Mary now put a cautious foot into not only the politics of Scotland, but also that of England and France. In Scotland she realised that the downfall of Huntly had worked to the personal advantage of Moray, whose power base became stronger. She started to exclude him from her council, using Lethington as her chief adviser and appointing Morton as chancellor. Then, at the end of December 1562, she gave Lethington instructions to offer her services to Elizabeth as an arbitrator between Guise and Condé – ‘to see the matter amicably compounded and taken up to the reasonable and honourable content of both parties . . . we would be glad to become a mediatrix’ – and also to ensure that Mary’s claim to the throne was brought before the English parliament. How Mary, a Catholic Guise, ever thought she could be acceptable either to Condé or to Catherine is unfathomable, and, on the second point, she and Lethington must have known that Cecil was manoeuvring to put a Bill to parliament specifically excluding her from the succession. Then, in January 1563, she fired off three letters. The first, on 29 January, was to Montmorency, the constable, who had been taken prisoner by Condé at the Battle of Dreux in December, sympathising with him on his imprisonment. Since she did not write to Condé, who had coincidentally also been taken prisoner at the same battle,
her powers as a ‘mediatrix’ are seen to be limited. The second letter was to her uncle, the Cardinal of Lorraine, who was about to visit Pope Pius IV, asking him to assure His Holiness that she would rather die than change her faith and give protection to heresy, and that it was her determination to reintroduce the Catholic faith to Scotland and obey all the recommendations of the Council of Trent. The third letter was to Pope Pius IV himself, reiterating what she had told her uncle. The latter two letters were written in Italian, a tongue in which Mary was not fluent, although she would have learnt some of it when a child; the letters would have been polished by David Rizzio, now no longer just a singer in the Chapel Royal but Mary’s Italian secretary and soon to replace Raulet, her private secretary. However, throughout her time in Scotland Mary made only token efforts to accommodate the Catholic faith, although she was properly protective of the Catholics in Scotland and did make efforts to prevent their persecution. Her letters to Pius were merely empty promises. Her confusion of loyalties is evident and any idea that she could involve herself in international, or even local, politics can be seen to be absurd.

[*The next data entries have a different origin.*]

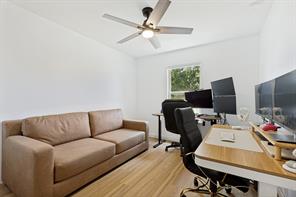 14845 Magnolia Lane - Photo 20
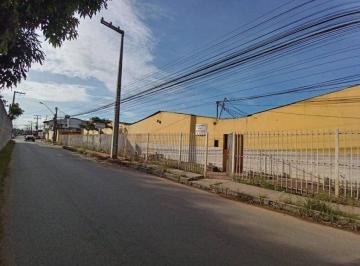 Casa em Condomínio 48 m² (Unid. 01) - Prefeito Antônio L de Souza - Rio Largo - AL - Foto [0] · Casa em Condomínio 48 m² (Unid. 01) - Prefeito Antônio L de Souza - Rio Largo - AL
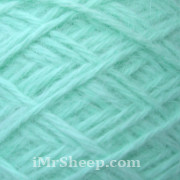 INCREDIBLE DK, 100% German Angora DK, 23 Peridot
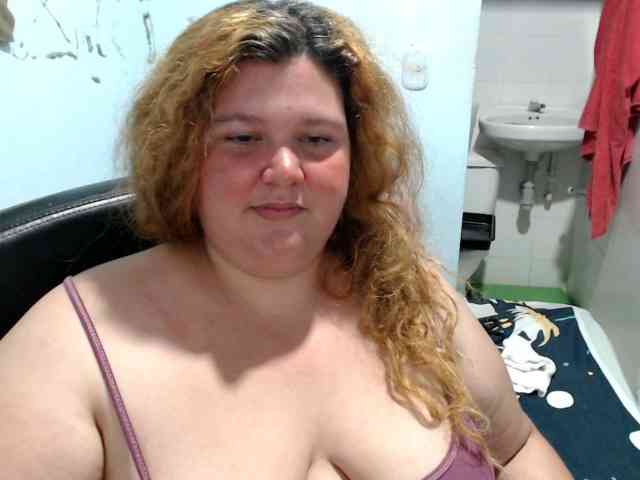 squirtbbw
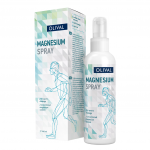 Pihustatav magneesiumi&otilde;li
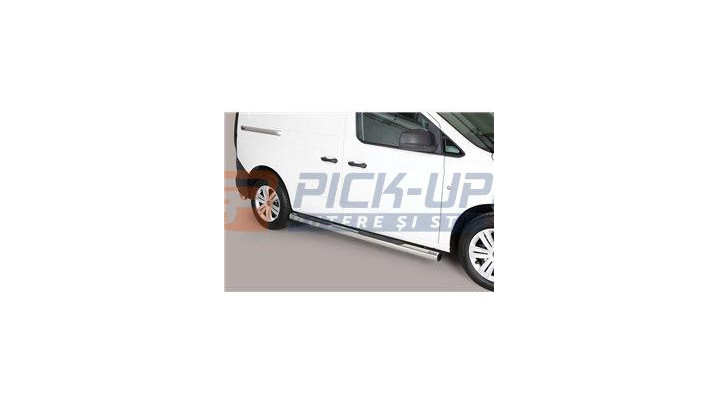 PRAG LATERAL GP 476 VOLKSWAGEN CADDY 2021+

The advancement of Rizzio and the continued maintenance of Mary’s largely French personal household made it obvious that her heart was not wholly in Scotland. Her close family were all in France and she claimed to think in French, not Scots. She also favoured the courtliness of France, with its florid compliments and meaningless flirtations, habits which her Scots council found unnecessarily exotic in their sovereign, while Mary longed for the artificial elegance of Chenonceau.